I kind of went through that last weekend when I cloned the HDD in my 5 year
old laptop to an SSD. Everything worked perfectly except for one piece of
Adobe CS2 software which evidently tracked multiple parameters about the
system not just the motherboard, and required re-activation. One problem -
Adobe had taken the activation servers offline, they no longer existed. But
as a solution, they posted versions of the CS2 applications along with keys
that you could download and install without activation. But they had all
sorts of warnings that the software was 7 years old and using it could mean
the end of life as we know it.
On the topic of cars and software, Tesla particularly seems to use
over-the-air software updates. Notably after the flaming Tesla video, they
pushed out an update to disable lowering of the suspension at highway speed.
-----Original Message-----
From: Nate Burke via Af
Sent: Thursday, December 25, 2014 5:04 PM
To: [email protected]
Subject: Re: [AFMUG] Playstation, Xbox Live networks reported down?
Why sell you the book when they can just rent it to you? Seems to make
sense from a business perspective.
I'm really interested in all the software that cars have now. How long
are they expected to update the software? In 20 years, if there's a
software bug that shuts down and bricks your car in the middle of the
interstate, who's fault is it? The 20 year old code? Or should you pay
a monthly access fee for the right to drive your car and getting
software updates.

→ **Supplied material**
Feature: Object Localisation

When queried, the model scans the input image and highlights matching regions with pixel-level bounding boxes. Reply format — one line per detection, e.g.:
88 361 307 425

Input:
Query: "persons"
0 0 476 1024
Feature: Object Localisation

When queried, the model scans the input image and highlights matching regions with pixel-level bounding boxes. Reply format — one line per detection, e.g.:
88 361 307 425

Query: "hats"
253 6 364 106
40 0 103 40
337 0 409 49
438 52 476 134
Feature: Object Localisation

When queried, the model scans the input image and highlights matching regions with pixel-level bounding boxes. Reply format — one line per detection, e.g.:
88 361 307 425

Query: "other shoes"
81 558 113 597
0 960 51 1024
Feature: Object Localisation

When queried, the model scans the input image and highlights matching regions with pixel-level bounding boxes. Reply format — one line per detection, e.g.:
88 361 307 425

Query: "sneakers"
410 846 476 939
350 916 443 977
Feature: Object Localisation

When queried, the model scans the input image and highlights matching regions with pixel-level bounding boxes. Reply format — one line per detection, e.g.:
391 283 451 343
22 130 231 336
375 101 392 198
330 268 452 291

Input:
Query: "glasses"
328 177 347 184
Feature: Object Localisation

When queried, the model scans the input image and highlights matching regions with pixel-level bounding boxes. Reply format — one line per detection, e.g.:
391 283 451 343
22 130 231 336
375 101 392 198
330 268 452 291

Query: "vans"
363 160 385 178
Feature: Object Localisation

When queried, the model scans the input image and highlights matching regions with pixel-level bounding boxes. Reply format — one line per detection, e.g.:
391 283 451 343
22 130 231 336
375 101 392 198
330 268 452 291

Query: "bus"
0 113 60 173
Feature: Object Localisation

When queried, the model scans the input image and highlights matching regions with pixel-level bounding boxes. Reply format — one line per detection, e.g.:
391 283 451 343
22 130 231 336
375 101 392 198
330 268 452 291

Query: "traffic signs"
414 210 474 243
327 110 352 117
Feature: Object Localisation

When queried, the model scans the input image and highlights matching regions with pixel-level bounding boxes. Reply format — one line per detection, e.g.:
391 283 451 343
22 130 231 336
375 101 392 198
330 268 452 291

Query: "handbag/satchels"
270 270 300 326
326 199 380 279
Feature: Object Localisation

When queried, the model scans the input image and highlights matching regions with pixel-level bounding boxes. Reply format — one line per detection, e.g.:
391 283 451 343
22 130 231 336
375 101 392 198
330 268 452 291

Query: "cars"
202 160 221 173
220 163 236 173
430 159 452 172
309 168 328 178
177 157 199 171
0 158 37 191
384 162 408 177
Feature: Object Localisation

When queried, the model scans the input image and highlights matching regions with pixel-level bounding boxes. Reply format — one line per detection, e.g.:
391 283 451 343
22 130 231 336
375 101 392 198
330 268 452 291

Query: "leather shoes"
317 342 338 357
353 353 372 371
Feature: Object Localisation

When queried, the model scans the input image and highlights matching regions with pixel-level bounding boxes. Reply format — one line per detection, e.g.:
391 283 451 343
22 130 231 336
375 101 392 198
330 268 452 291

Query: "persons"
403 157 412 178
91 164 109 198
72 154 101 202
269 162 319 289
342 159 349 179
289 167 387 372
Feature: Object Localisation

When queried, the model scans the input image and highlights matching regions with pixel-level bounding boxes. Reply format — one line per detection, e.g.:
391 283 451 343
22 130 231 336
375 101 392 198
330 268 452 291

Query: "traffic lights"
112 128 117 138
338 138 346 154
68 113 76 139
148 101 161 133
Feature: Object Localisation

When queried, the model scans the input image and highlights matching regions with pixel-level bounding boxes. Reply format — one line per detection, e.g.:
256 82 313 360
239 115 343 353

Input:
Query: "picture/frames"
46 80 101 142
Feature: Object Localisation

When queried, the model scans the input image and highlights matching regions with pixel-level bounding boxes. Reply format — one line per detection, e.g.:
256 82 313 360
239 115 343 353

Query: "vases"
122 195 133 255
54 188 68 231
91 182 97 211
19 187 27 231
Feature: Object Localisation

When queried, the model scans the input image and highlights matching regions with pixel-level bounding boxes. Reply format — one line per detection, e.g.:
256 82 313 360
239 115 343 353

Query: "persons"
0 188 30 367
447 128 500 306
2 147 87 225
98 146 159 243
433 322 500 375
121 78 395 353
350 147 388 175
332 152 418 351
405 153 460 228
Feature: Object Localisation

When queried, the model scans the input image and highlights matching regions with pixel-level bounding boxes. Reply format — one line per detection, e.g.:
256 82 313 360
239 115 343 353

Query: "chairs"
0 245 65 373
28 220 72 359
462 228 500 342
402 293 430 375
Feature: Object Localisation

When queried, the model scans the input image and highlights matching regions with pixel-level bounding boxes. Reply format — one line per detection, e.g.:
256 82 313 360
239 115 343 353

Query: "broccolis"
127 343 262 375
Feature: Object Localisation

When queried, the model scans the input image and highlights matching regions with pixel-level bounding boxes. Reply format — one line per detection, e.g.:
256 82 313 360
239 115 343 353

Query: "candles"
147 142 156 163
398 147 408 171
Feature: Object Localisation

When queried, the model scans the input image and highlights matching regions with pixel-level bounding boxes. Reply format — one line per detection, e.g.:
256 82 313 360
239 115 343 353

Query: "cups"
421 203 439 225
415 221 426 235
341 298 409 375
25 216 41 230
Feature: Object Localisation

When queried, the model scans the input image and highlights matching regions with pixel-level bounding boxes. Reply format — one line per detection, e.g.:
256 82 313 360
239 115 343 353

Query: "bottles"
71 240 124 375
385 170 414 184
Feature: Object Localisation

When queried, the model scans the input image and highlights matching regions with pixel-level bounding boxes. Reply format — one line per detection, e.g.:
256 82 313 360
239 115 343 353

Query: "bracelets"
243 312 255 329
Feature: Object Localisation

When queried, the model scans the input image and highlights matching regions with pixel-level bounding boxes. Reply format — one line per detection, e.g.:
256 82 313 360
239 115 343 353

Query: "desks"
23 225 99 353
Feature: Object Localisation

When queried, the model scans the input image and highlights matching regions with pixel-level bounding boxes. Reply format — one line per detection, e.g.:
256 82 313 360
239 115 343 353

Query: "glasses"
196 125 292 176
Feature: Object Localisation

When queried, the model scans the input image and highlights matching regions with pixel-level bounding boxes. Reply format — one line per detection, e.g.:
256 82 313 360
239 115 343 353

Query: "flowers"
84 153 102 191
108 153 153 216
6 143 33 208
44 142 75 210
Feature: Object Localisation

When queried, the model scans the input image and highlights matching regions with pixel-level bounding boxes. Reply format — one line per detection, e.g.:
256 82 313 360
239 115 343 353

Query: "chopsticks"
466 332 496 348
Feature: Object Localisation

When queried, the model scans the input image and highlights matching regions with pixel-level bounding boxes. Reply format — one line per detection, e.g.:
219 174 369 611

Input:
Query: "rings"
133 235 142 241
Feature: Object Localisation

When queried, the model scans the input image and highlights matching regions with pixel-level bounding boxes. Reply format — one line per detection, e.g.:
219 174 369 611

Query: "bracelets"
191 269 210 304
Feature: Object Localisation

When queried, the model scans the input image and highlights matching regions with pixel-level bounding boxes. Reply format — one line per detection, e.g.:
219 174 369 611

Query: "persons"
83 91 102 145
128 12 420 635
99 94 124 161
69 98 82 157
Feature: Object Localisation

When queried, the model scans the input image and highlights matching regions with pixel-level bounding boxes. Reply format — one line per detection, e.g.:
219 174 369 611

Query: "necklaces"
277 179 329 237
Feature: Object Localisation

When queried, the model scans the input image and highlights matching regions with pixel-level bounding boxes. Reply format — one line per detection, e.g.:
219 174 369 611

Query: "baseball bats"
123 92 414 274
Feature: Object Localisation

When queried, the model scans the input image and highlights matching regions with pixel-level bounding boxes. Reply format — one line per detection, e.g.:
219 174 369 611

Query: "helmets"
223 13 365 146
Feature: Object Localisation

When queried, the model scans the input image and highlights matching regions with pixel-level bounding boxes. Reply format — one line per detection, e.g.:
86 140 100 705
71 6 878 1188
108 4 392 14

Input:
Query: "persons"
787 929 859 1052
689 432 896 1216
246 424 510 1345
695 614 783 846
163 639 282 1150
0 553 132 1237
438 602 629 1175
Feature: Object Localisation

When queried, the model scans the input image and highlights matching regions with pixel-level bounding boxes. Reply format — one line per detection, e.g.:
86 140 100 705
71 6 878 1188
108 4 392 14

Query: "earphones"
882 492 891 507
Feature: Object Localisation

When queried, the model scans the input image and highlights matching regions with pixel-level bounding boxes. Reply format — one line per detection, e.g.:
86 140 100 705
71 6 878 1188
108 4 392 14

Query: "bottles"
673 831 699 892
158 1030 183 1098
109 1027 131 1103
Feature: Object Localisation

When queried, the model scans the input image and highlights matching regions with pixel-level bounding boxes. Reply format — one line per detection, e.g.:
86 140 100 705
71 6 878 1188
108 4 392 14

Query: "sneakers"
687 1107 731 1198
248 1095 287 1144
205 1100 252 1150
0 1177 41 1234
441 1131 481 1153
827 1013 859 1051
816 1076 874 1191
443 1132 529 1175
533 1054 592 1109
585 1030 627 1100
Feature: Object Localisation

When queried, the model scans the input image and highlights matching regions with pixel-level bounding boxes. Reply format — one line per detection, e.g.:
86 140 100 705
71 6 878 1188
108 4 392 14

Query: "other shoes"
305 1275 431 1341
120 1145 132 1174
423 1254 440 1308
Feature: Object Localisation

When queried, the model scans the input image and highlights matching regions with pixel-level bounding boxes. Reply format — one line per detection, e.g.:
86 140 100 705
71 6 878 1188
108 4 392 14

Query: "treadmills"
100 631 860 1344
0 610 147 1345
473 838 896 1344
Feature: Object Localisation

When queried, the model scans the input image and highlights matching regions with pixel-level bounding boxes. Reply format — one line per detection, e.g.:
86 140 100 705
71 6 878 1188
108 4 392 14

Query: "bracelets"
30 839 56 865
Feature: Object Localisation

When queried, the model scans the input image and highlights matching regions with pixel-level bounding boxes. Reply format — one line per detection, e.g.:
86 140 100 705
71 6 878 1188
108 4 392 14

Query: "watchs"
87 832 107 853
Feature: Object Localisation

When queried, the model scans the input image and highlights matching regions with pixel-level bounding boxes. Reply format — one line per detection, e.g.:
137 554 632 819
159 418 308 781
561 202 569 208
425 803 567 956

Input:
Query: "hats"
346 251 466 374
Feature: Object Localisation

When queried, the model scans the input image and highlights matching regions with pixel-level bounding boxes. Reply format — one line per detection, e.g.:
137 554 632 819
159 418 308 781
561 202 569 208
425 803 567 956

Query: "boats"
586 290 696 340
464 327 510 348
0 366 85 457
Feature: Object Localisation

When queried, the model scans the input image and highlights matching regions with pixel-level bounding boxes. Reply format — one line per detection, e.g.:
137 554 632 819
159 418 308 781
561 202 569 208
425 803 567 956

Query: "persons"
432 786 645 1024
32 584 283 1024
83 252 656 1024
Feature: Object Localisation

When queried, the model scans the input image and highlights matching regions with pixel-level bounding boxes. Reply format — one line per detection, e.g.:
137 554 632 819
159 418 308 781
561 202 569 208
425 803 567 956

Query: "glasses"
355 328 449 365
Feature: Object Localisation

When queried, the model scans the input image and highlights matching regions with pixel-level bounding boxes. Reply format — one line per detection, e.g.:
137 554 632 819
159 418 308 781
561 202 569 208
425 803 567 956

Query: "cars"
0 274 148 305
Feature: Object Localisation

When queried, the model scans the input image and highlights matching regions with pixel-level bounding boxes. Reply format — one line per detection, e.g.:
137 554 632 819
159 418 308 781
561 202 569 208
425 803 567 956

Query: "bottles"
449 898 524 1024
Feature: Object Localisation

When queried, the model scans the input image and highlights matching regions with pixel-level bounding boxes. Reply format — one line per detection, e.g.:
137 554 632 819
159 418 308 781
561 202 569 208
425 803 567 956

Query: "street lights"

→ **Problem 1**
Print the records from their first line through the line containing "0 0 476 1024", inclusive, reproducing each line without any change.
→ **Problem 2**
Proceed with the email thread about software activation and car software, picking up after its final sentence.

→ **Expected answer 1**
Feature: Object Localisation

When queried, the model scans the input image and highlights matching regions with pixel-level bounding boxes. Reply format — one line per detection, e.g.:
88 361 307 425

Input:
Query: "persons"
0 0 476 1024

→ **Expected answer 2**
On 12/25/2014 4:50 PM, Ken Hohhof via Af wrote:
Long ago, people had dumb terminals that were useless without the
mainframe, while a centralized organization decided what software you
could run, and snooped on your data.
Luckily the PC was invented to free us from the tyranny of IT and the
mainframe.
The IT people tried to regain their control over us with "thin clients",
but we didn't fall for that trick.
Now everything old is new again, and we have "the cloud" and "devices" and
"SaaS" which basically means renting software. And if the cloud goes
down, the devices are bricks. Even game consoles, even school textbooks,
even Belkin routers.
Can you imagine a book publisher going out of business, and the books on
your shelves suddenly have blank pages? Pontiac goes out of business, and
your Firebird stops running?
-----Original Message----- From: Seth Mattinen via Af
Sent: Thursday, December 25, 2014 4:29 PM
To: [email protected]
Subject: Re: [AFMUG] Playstation, Xbox Live networks reported down?
On 12/25/14 11:30 AM, Mathew Howard via Af wrote:
Xbox? is that just because the game is stupidly made, or is it
everything?
That's how it all works now. Things call home to authorize you're
allowed to use it.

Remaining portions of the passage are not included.